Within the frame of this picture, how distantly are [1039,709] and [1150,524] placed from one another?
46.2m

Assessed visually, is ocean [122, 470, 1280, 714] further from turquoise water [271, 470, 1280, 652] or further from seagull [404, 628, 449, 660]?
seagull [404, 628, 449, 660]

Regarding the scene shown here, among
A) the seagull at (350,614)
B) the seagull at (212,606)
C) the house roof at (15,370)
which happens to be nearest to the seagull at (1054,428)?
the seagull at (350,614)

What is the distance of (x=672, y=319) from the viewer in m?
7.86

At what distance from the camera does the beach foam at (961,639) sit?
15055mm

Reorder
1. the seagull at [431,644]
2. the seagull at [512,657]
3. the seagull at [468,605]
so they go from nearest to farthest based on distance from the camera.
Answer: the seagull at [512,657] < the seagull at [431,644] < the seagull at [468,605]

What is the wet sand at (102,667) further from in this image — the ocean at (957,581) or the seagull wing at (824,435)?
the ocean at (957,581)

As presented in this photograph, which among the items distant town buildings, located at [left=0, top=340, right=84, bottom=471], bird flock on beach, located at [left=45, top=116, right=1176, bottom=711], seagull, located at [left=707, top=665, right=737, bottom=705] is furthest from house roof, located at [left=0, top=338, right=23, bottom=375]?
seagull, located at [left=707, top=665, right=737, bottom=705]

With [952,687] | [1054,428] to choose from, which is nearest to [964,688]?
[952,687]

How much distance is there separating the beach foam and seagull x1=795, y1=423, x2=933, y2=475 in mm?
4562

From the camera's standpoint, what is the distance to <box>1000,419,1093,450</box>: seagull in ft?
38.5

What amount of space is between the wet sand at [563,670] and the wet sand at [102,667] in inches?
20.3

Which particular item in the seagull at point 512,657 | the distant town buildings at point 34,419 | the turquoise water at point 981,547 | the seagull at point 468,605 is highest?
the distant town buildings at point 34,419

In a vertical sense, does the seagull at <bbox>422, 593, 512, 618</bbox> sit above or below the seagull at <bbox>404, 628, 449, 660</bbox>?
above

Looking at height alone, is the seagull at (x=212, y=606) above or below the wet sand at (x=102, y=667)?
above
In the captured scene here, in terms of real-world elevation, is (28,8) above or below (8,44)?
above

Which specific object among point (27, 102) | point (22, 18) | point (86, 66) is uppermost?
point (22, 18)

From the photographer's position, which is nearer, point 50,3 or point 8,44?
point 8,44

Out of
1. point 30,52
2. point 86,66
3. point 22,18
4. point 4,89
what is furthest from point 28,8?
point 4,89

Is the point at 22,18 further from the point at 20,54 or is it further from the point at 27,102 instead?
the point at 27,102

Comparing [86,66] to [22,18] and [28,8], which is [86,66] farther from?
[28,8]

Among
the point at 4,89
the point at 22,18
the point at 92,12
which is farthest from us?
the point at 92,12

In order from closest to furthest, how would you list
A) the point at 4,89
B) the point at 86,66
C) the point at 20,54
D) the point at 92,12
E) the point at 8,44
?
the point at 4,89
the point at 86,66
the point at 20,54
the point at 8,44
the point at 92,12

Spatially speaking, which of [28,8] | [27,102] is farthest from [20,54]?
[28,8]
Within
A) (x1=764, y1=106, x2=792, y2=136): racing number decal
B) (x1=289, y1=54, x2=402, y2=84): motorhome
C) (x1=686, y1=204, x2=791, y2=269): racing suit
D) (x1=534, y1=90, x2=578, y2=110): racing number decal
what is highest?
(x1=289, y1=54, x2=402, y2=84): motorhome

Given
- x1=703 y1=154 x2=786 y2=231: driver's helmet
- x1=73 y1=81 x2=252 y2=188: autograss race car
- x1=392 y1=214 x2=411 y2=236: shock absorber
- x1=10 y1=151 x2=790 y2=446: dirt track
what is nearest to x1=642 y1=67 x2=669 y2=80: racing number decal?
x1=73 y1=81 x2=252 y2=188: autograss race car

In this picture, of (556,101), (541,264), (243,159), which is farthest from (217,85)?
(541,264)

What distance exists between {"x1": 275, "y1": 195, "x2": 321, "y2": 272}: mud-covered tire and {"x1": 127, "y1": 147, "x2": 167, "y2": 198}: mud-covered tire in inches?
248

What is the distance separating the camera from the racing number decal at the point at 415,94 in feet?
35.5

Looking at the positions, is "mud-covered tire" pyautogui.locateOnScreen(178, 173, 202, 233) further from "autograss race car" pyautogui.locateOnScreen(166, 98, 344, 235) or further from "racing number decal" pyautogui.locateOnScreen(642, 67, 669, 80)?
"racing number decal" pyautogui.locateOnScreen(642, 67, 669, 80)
==================================================
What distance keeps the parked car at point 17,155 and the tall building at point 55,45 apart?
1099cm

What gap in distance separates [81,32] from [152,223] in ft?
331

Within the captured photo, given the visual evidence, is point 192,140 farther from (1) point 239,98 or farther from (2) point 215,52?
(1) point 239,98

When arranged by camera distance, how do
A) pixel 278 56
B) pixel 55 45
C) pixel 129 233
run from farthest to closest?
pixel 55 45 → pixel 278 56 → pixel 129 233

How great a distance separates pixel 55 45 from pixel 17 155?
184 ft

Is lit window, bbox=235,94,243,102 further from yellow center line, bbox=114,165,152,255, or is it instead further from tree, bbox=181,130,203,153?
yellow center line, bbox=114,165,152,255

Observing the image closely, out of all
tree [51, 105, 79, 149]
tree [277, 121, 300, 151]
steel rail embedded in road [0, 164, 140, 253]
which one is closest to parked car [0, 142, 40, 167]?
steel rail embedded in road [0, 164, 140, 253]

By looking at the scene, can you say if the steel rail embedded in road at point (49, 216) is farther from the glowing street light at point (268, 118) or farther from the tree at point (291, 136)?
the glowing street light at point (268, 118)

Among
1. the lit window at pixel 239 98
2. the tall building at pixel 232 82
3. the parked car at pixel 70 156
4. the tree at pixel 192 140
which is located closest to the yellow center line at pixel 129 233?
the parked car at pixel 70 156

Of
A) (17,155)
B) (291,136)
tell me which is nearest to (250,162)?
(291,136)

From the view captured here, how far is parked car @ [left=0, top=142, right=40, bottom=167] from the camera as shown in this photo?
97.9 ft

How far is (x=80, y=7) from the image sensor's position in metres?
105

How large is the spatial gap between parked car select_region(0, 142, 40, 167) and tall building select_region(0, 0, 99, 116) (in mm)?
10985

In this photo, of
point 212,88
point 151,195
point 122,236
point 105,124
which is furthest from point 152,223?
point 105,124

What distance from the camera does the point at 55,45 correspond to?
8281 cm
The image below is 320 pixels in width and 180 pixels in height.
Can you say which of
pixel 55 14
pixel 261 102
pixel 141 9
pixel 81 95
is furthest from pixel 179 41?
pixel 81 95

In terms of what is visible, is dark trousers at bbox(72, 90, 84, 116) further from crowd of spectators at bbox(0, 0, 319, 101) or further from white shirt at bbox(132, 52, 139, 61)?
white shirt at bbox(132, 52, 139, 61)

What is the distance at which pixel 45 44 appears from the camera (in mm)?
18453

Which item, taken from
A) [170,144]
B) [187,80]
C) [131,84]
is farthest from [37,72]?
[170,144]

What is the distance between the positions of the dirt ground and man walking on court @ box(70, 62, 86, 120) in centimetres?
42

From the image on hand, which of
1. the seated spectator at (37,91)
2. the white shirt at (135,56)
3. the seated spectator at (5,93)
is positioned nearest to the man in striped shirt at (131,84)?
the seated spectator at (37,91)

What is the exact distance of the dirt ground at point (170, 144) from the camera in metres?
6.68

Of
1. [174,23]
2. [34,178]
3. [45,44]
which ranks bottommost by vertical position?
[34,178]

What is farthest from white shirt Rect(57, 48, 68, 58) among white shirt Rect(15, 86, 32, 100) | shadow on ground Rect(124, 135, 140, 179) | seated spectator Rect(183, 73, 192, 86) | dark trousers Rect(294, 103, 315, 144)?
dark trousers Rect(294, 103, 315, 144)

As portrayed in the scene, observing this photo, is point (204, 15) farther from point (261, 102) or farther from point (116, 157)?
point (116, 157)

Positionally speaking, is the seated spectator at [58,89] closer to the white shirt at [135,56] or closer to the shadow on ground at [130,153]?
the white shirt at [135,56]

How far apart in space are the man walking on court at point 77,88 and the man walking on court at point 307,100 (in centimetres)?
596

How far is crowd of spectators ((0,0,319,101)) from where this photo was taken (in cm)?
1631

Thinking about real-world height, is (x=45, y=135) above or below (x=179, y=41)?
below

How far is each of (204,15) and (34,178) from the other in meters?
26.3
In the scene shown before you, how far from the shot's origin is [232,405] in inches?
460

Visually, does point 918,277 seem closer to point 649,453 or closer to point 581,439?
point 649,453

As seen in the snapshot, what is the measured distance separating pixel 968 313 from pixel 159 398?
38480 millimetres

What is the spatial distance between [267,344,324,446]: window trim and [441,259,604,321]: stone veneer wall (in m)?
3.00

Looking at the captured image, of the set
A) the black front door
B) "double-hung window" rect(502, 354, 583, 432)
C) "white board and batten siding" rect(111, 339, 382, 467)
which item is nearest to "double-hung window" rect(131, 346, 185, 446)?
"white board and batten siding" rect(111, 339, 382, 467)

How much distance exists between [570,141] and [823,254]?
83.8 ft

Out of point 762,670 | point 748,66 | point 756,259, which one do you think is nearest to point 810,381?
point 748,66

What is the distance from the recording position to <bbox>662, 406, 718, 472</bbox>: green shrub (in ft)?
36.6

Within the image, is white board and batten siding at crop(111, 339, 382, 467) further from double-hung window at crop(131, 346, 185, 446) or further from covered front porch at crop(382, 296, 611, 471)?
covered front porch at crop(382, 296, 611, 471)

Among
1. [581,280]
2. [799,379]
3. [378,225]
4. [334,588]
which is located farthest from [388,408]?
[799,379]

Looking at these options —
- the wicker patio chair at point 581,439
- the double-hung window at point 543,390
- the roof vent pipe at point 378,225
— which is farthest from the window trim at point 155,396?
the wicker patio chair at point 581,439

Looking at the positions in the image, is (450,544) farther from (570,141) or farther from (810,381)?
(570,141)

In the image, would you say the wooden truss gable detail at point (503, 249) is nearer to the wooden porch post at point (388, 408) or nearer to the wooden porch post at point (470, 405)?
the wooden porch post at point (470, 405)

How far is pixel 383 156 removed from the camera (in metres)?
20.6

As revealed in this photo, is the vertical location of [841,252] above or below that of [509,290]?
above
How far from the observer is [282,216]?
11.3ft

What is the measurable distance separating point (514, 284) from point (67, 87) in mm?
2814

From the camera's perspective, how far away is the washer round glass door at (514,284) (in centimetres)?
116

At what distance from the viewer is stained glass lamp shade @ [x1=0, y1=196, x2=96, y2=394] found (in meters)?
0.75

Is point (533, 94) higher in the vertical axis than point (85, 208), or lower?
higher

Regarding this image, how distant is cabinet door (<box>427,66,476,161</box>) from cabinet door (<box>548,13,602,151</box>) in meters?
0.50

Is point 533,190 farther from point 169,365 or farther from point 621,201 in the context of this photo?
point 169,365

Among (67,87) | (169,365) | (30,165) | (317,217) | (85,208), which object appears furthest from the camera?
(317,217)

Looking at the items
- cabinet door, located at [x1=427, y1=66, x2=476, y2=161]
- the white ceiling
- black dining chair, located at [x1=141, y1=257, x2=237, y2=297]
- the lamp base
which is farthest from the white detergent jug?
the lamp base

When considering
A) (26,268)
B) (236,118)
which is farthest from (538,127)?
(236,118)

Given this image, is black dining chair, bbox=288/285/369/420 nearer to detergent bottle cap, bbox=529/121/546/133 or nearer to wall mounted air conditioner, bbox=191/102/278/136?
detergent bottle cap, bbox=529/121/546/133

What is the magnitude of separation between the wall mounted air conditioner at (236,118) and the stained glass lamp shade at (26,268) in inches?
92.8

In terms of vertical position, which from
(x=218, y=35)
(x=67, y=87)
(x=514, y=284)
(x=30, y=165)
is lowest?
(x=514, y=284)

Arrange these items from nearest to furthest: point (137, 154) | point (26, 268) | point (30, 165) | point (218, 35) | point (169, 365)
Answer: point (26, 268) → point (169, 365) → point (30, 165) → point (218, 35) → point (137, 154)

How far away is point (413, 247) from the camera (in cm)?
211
==================================================
### Given instruction
Count the lines of the data above that contain the string "light", treating uppercase and lowercase as different. Reply with the number only.

### Task solution
2